> **WRITTEN INSTRUCTION**
Quote, verbatim, all material below, without pictures.

> **DATA FOR THIS TASK**
##########

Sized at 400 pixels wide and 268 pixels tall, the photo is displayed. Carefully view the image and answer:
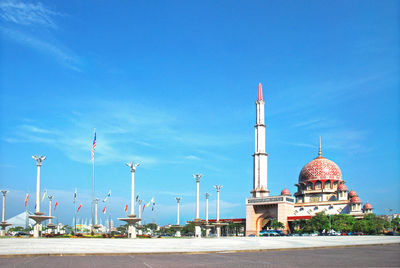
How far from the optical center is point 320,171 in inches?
3730

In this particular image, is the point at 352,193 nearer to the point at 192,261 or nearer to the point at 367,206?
the point at 367,206

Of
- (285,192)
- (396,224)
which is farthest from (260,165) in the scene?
(396,224)

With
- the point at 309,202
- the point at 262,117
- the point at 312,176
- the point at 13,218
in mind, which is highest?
the point at 262,117

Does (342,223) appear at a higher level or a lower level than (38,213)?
lower

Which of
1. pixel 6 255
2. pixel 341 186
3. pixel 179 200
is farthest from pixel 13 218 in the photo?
pixel 6 255

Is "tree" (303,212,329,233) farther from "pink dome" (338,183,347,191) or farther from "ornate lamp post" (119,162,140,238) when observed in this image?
"ornate lamp post" (119,162,140,238)

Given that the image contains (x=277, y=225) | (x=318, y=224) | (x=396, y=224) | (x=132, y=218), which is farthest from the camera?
(x=277, y=225)

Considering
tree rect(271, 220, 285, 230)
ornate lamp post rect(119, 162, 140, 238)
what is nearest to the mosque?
tree rect(271, 220, 285, 230)

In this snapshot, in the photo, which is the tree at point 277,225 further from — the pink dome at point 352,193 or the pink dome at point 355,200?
the pink dome at point 352,193

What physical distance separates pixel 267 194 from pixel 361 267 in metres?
74.9

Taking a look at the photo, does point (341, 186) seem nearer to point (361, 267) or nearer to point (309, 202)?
point (309, 202)

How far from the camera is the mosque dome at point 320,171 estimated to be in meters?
94.1

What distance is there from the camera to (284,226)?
83.8 m

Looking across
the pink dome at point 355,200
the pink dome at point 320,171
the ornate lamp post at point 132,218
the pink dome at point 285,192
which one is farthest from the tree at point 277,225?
the ornate lamp post at point 132,218
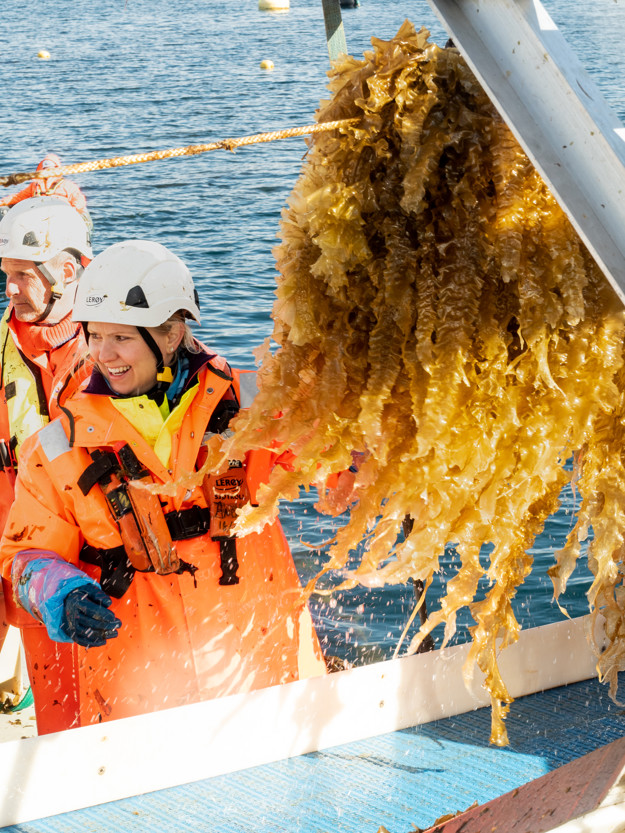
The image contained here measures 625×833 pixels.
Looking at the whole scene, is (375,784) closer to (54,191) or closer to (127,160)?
(127,160)

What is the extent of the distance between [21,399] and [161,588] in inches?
59.6

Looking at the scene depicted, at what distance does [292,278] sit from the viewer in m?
2.21

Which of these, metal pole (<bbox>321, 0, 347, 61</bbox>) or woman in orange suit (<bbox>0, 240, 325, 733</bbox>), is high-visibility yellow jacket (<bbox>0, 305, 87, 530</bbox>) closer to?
woman in orange suit (<bbox>0, 240, 325, 733</bbox>)

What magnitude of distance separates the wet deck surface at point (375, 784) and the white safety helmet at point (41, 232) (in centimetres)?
234

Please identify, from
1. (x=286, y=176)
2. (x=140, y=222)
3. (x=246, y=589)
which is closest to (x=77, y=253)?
(x=246, y=589)

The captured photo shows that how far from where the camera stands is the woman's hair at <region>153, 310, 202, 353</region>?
304 centimetres

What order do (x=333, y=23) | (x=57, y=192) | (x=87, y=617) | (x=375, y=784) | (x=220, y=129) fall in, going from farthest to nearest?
(x=220, y=129)
(x=57, y=192)
(x=333, y=23)
(x=375, y=784)
(x=87, y=617)

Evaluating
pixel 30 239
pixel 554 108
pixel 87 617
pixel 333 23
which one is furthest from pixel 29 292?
pixel 554 108

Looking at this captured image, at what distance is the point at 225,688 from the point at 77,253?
2138 mm

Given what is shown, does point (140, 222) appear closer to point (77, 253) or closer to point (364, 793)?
point (77, 253)

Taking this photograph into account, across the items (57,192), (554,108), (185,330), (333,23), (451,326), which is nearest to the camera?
(554,108)

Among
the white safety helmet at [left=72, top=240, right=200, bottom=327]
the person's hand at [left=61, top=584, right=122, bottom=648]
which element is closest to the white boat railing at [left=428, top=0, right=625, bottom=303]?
the white safety helmet at [left=72, top=240, right=200, bottom=327]

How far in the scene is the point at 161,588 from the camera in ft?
9.95

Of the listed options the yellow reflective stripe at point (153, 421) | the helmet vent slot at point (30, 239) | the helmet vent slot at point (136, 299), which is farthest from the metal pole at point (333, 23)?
the yellow reflective stripe at point (153, 421)
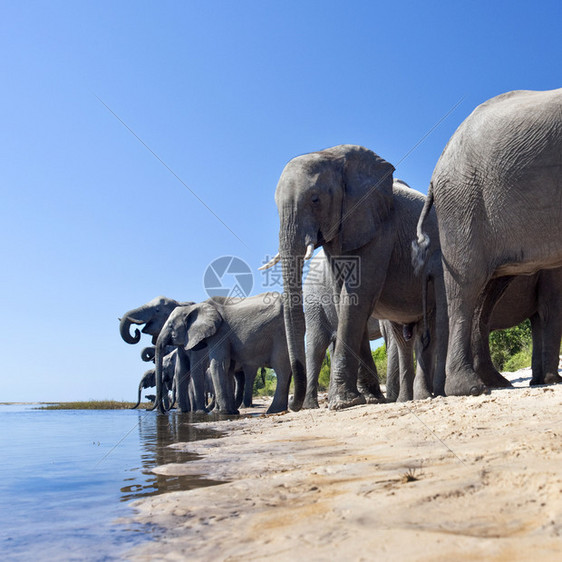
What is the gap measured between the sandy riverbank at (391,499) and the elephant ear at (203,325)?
463 inches

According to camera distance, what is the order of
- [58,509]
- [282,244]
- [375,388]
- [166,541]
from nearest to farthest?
[166,541] < [58,509] < [282,244] < [375,388]

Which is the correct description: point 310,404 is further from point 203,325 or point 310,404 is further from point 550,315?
point 203,325

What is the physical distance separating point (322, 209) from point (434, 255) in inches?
58.0

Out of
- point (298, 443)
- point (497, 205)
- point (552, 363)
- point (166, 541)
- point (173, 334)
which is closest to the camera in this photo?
point (166, 541)

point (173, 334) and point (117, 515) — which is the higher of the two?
point (173, 334)

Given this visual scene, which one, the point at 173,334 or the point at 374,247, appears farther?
the point at 173,334

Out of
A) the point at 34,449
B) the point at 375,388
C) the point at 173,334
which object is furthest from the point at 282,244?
the point at 173,334

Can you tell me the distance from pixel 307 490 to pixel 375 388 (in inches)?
243

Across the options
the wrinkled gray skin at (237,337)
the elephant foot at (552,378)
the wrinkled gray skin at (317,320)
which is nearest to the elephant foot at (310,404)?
A: the wrinkled gray skin at (317,320)

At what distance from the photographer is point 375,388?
8992 millimetres

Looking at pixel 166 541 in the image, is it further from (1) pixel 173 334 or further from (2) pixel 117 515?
(1) pixel 173 334

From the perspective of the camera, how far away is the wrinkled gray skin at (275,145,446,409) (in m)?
7.66

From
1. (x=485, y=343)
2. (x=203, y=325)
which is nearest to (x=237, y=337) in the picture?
(x=203, y=325)

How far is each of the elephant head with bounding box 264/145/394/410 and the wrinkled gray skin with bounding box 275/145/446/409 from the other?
1 cm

##########

> **RESPONSE TO THIS EXERCISE**
Sized at 400 pixels wide and 268 pixels tall, the photo is displayed. Carefully view the image and answer:
How far from the optical center is point 320,171 in inches?
3730

In this particular image, is the point at 352,193 nearer to the point at 192,261 or nearer to the point at 367,206?
the point at 367,206

Of
- (285,192)
- (396,224)
which is farthest from (260,165) in the scene?
(396,224)

With
- the point at 309,202
- the point at 262,117
- the point at 312,176
- the point at 13,218
in mind, which is highest?
the point at 262,117

Does (342,223) appear at a higher level or a lower level than (38,213)?
lower

Which of
1. pixel 6 255
2. pixel 341 186
3. pixel 179 200
is farthest from pixel 13 218 in the photo?
pixel 6 255

Is "tree" (303,212,329,233) farther from "pink dome" (338,183,347,191) or farther from "ornate lamp post" (119,162,140,238) when observed in this image?
"ornate lamp post" (119,162,140,238)

Given that the image contains (x=277, y=225) | (x=318, y=224) | (x=396, y=224) | (x=132, y=218), which is farthest from the camera?
(x=277, y=225)

Considering
tree rect(271, 220, 285, 230)
ornate lamp post rect(119, 162, 140, 238)
what is nearest to the mosque?
tree rect(271, 220, 285, 230)

In this snapshot, in the photo, which is the tree at point 277,225 further from — the pink dome at point 352,193 or the pink dome at point 355,200?
the pink dome at point 352,193

What physical distance separates pixel 267 194 from pixel 361 267 in metres?
74.9

Taking a look at the photo, does point (341, 186) seem nearer to point (361, 267) or nearer to point (309, 202)?
point (309, 202)

How far from the camera is the mosque dome at point 320,171 estimated to be in meters?
94.1

What distance is there from the camera to (284,226)?
83.8 m

Looking across
the pink dome at point 355,200
the pink dome at point 320,171
the ornate lamp post at point 132,218
the pink dome at point 285,192
which one is farthest from the tree at point 277,225?
the ornate lamp post at point 132,218
The image contained here measures 625×833 pixels.
Looking at the whole scene, is (375,784) closer to (54,191) or closer to (127,160)?
(127,160)

What is the extent of the distance between [21,399] and [161,588] in inches?
59.6

Looking at the scene depicted, at what distance does [292,278] sit from the viewer in m?
2.21

Which of these, metal pole (<bbox>321, 0, 347, 61</bbox>) or woman in orange suit (<bbox>0, 240, 325, 733</bbox>), is high-visibility yellow jacket (<bbox>0, 305, 87, 530</bbox>) closer to?
woman in orange suit (<bbox>0, 240, 325, 733</bbox>)

What magnitude of distance separates the wet deck surface at point (375, 784) and the white safety helmet at point (41, 232) (in centimetres)?
234

Please identify, from
1. (x=286, y=176)
2. (x=140, y=222)
3. (x=246, y=589)
which is closest to (x=77, y=253)?
(x=246, y=589)

The captured photo shows that how far from where the camera stands is the woman's hair at <region>153, 310, 202, 353</region>?
304 centimetres

What order do (x=333, y=23) | (x=57, y=192) | (x=87, y=617) | (x=375, y=784) | (x=220, y=129) fall in, going from farthest to nearest?
(x=220, y=129)
(x=57, y=192)
(x=333, y=23)
(x=375, y=784)
(x=87, y=617)

Evaluating
pixel 30 239
pixel 554 108
pixel 87 617
pixel 333 23
which one is furthest from pixel 29 292?
pixel 554 108

Looking at this captured image, at what distance is the point at 225,688 from the point at 77,253?
2138 mm

Given what is shown, does point (140, 222) appear closer to point (77, 253) or closer to point (364, 793)?
point (77, 253)

Taking this photograph into account, across the items (57,192), (554,108), (185,330), (333,23), (451,326), which is nearest to the camera?
(554,108)

Among
the white safety helmet at [left=72, top=240, right=200, bottom=327]
the person's hand at [left=61, top=584, right=122, bottom=648]
which element is closest to the white boat railing at [left=428, top=0, right=625, bottom=303]?
the white safety helmet at [left=72, top=240, right=200, bottom=327]

How far in the scene is the point at 161,588 from the camera in ft?
9.95

Of the listed options the yellow reflective stripe at point (153, 421) | the helmet vent slot at point (30, 239) | the helmet vent slot at point (136, 299), which is farthest from the metal pole at point (333, 23)?
the yellow reflective stripe at point (153, 421)
What is the gap measured between the sandy riverbank at (391,499) and the elephant ear at (203,325)?
463 inches

According to camera distance, what is the order of
- [58,509]
- [282,244]
- [375,388]
- [166,541]
from nearest to farthest?
[166,541] < [58,509] < [282,244] < [375,388]

Which is the correct description: point 310,404 is further from point 203,325 or point 310,404 is further from point 550,315?
point 203,325

What is the physical distance separating point (322, 209) from point (434, 255) in inches?
58.0

Out of
- point (298, 443)
- point (497, 205)
- point (552, 363)
- point (166, 541)
- point (173, 334)
which is closest to the camera in this photo?
point (166, 541)

point (173, 334) and point (117, 515) — which is the higher of the two?
point (173, 334)

Given this visual scene, which one, the point at 173,334 or the point at 374,247, appears farther?
the point at 173,334

Out of
A) the point at 34,449
B) the point at 375,388
C) the point at 173,334
which object is furthest from the point at 282,244?
the point at 173,334

Can you tell me the distance from pixel 307 490 to pixel 375 388 (in inches)?
243

Across the options
the wrinkled gray skin at (237,337)
the elephant foot at (552,378)
the wrinkled gray skin at (317,320)
which is nearest to the elephant foot at (310,404)?
A: the wrinkled gray skin at (317,320)

At what distance from the photographer is point 375,388?
8992 millimetres

Looking at pixel 166 541 in the image, is it further from (1) pixel 173 334 or further from (2) pixel 117 515?
(1) pixel 173 334

From the perspective of the camera, how far away is the wrinkled gray skin at (275,145,446,409) (in m)?
7.66

From
1. (x=485, y=343)
2. (x=203, y=325)
which is nearest to (x=237, y=337) in the picture?
(x=203, y=325)

How far is each of the elephant head with bounding box 264/145/394/410 and the wrinkled gray skin with bounding box 275/145/446/409 from the other?
1 cm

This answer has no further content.